-- WHAT YOU ARE ASKED TO DO --
The complete listing goes into the output exactly, without its pictures.

-- DATA BELOW --
· · · · ·

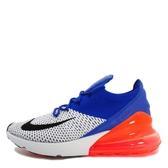 Nike Air Max 270 Flyknit [AO1023-101] 男鞋 休閒 經典 潮流 氣墊 舒適 編織 白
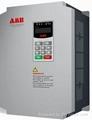 印刷机械AMB变频器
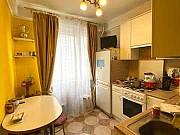 Комната 18 м² в 3-ком. кв., 6/9 эт. Санкт-Петербург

· · · · ·

-- RESPONSE TO THIS TASK --
 Nike Air Max 270 Flyknit [AO1023-101] 男鞋 休閒 經典 潮流 氣墊 舒適 編織 白
 印刷机械AMB变频器
 Комната 18 м² в 3-ком. кв., 6/9 эт. Санкт-Петербург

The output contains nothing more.